Here, notations n, n_max, n_min, and n_norm signify the datapoint, maximum, minimum, and normalized value, respectively. This normalization technique enhances the precision of model reliability comparisons by minimizing effects of variability in the gathered database understudy.

Results and discussion

Identification of suspected datapoints

The Leverage methodology is employed to detect datapoints that involve huge deviations. This approach integrates the Hat matrix (H) with the standardized residuals, with the following relation to estimate the Hat matrix (Bemani et al., 2023; Madani et al., 2021):

H = X (X^{T} X)^{- 1} X^{T}

(6)

In the provided formula, X is an n × m matrix, where n represents the number of data points and mm denotes the input parameters. X^T is the transpose of matrix X. The diagonal elements of the Hat matrix (H) represent the leverage values for individual data points. The threshold for identifying influential data points, known as warning leverage denoted with H*, is put forth via:

H * = \frac{3 (n + 1)}{m}

(7)

Herein, n and m are known as the dimensions of matrix X, with datapoints count and input parameter count, respectively. By comparing the leverage values to the warning threshold H^∗, the Leverage method identifies probable outliers and/or suspected data points. Suspected data points are further analyzed using Williams’ plot, which defines reliable and suspicious regions based on leverage and residual boundaries. As illustrated in Figure 3, the trustworthy zone encompasses most of the CRI data, while 14 data points, marked in orange, fall outside this region and are flagged as potentially unreliable. This visualization aids in assessing quality of data and understanding the effect of questionable data points on analysis and modeling. However, to ensure the resulting models are broadly applicable and capable of generalized characterization, all data points are included in the model development process.

Figure 3.

Detection of suspected datapoints via the highly-recognized leverage method.

Sensitivity study

In this segment, we focus on evaluating the influence of each input factor such as moisture content, ash content, volatile matter content, maximum fluidity, sulfur content, MMR, basicity index, and plastic layer thickness on the CRI. This analysis considers the specific rank value of all input factors using the concept of relevancy index which is computed via (Abbasi et al., 2023; Bemani et al., 2023; Hasanzadeh and Madani, 2024; Madani et al., 2021):

r_{j} = \frac{\sum_{i = 1}^{n} (x_{j, i} - {\bar{x}}_{j}) (y_{i} - \bar{y})}{\sqrt{\sum_{i = 1}^{n} {(x_{j, i} - {\bar{x}}_{j})}^{2} \sum_{i = 1}^{n} {(y_{i} - \bar{y})}^{2}}} (j = 1, 2, 3, \dots, 8)

(8)

In this formula, the symbol j represents the particular input factor under analysis.

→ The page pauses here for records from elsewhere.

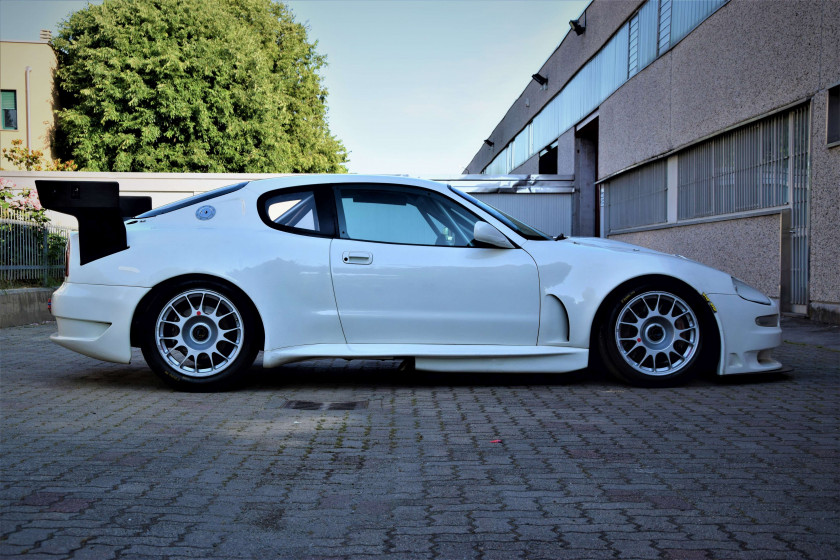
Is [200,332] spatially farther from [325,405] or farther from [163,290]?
[325,405]

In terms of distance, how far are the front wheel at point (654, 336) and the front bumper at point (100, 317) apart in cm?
328

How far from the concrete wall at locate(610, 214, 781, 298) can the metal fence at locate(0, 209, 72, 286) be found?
34.6 ft

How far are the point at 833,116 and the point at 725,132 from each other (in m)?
3.73

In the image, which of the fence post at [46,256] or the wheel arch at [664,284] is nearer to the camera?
the wheel arch at [664,284]

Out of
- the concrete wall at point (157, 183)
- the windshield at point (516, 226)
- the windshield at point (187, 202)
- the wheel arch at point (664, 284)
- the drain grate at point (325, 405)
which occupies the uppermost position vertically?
the concrete wall at point (157, 183)

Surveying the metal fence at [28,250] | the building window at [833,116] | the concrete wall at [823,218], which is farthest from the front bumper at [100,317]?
the building window at [833,116]

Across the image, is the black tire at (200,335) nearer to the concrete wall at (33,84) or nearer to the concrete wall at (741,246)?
the concrete wall at (741,246)

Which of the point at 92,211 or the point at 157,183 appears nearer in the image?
the point at 92,211

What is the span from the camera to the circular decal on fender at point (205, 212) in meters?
5.72

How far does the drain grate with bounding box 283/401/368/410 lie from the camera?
5.03 metres

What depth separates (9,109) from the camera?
39.3 metres

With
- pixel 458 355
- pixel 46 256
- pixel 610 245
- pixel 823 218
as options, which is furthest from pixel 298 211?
pixel 46 256

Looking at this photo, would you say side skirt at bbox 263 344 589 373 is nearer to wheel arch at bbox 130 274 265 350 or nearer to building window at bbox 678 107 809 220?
wheel arch at bbox 130 274 265 350

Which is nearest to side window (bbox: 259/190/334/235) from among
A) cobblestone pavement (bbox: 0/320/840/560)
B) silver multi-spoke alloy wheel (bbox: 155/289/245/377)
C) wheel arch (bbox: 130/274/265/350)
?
wheel arch (bbox: 130/274/265/350)
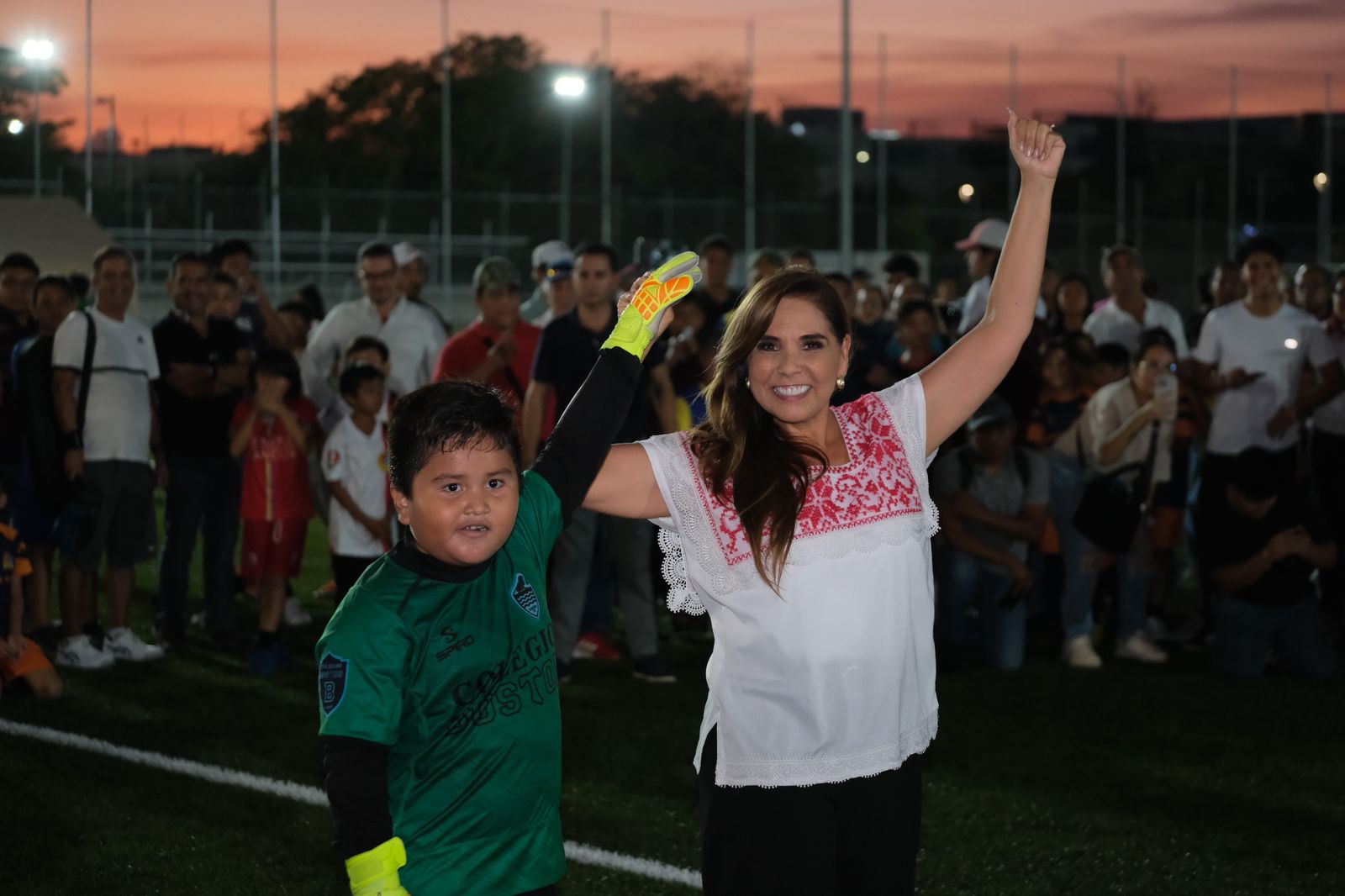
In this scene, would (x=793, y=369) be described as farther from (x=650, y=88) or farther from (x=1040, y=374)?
(x=650, y=88)

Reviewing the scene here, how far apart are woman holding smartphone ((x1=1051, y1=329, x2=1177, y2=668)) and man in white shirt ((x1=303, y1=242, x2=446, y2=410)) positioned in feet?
11.9

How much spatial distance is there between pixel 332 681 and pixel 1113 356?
7.80 metres

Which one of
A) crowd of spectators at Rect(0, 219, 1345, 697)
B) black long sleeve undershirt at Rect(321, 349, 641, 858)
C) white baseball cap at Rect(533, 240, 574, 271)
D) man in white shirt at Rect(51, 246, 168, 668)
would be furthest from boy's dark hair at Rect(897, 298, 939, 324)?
black long sleeve undershirt at Rect(321, 349, 641, 858)

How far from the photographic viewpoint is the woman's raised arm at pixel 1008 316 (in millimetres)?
3479

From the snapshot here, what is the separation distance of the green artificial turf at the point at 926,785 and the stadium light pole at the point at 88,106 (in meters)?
19.0

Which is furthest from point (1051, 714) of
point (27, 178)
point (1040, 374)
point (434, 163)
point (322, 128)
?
point (434, 163)

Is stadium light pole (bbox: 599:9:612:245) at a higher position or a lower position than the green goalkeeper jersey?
higher

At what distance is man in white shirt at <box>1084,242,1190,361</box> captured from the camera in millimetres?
10938

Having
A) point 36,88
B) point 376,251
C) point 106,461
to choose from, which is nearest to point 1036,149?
point 106,461

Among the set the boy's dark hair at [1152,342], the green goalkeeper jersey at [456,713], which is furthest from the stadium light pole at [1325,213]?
the green goalkeeper jersey at [456,713]

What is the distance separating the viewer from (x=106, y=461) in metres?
8.60

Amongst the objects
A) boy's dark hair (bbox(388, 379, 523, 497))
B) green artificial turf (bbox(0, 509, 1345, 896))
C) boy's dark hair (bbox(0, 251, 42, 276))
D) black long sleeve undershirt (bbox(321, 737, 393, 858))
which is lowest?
green artificial turf (bbox(0, 509, 1345, 896))

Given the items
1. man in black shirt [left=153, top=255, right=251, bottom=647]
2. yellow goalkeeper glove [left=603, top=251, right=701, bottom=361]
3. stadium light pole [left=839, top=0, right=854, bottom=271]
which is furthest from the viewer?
stadium light pole [left=839, top=0, right=854, bottom=271]

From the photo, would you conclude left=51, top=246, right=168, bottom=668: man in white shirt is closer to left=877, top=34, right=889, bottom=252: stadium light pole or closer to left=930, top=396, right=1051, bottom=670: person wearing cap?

The relevancy factor is confined to a range between −1 and +1, with its magnitude reflecting the prowess of the relationship among input and/or output factors. A positive relevancy factor signifies a direct relationship, while a negative factor indicates an inverted correlation. Figure 4 illustrates the computed relevancy indices with respect to input factors. The results reveal that maximum fluidity and MMR exhibit a direct correlation with CRI. Conversely, moisture content, ash content, sulfur content, basicity index, plastic layer thickness, and MMR are inversely related to CRI. Among the examined variables, moisture content is identified as the most influential parameter, while MMR emerges as the least impactful.

Figure 4.

Relevancy index calculated for all the input parameters with respect to coke reactivity index.

Models’ optimization

The training and validation subsets are used to determine parameters and hyperparameters of different algorithms. For the decision tree model, there is a hyperparameter, namely max-depth which is calculated to be 13 (See Figure 5). As shown in Figure 6, the count of estimators in the AdaBoost model is determined to be 71. For the random forest model as shown in Figure 7, max depth is estimated to be 16. In the KNN model, the K value is estimated to be 2 as shown in Figure 8. The extra trees model has a tuned number of estimators equal to 39 as shown in Figure 9. The SVM model contains a hyper parameter indicated by c. The value of this hyper-parameter is calculated equal to 27 as illustrated in Figure 10. The loss values of CNN and MLP-ANN models which are mean square error (MSE) in this study, are reported for different iterations in Figures 11 and 12. Notice that the KNN, random forest, adaptive boosting and decision tree, with their tuned parameters are considered for the ensemble learning methodology.

Figure 5.

MSE as a function of max depth within the decision tree algorithm.

Figure 6.

MSE as a function of number of estimators within the adaptive boosting algorithm.

Figure 7.

MSE as a function of max depth within the random forest algorithm decision.

Figure 8.

MSE as a function of number of neighbors within the k-nearest neighbors algorithm.

Figure 9.

MSE as a function of number of estimators within the extra trees algorithm decision.

Figure 10.

MSE as a function of C hyperparameter within the support vector machine algorithm.

Figure 11.

MSE as a function of epoch within the convolutional neural network.

Figure 12.

MSE as a function of iteration within the multilayer perceptron artificial neural network.

Models’ evaluation

Table 2 displays the performance metrics, including the and average absolute relative error (AARE%), coefficient of determination (R-squared), and MSE based upon intelligent models developed in this research. To provide a comprehensive evaluation, Figure 13 illustrates these factors in test phase, offering a visual representation of the models’ predictive capabilities. First, as can be seen by the comparison of MSE values of train and test stages with significant differences for extra trees and adaptive boosting, these models suffer hugely from overfitting issues although they are re-enforced with the k-fold cross validation method. Ensemble learning is also not considered as a reliable method because one of its estimators is adaptive boosting. Random forest appears to be the most accurate and robust model based off of the emerged MSE, AARE% and R² for both train and test stages.

Figure 13.

MSE, R2, and AARE% with regard to testing stage for all the developed models.

Table 2.

Evaluation indices with regard to test, train and total datapoints of the developed machine learning models.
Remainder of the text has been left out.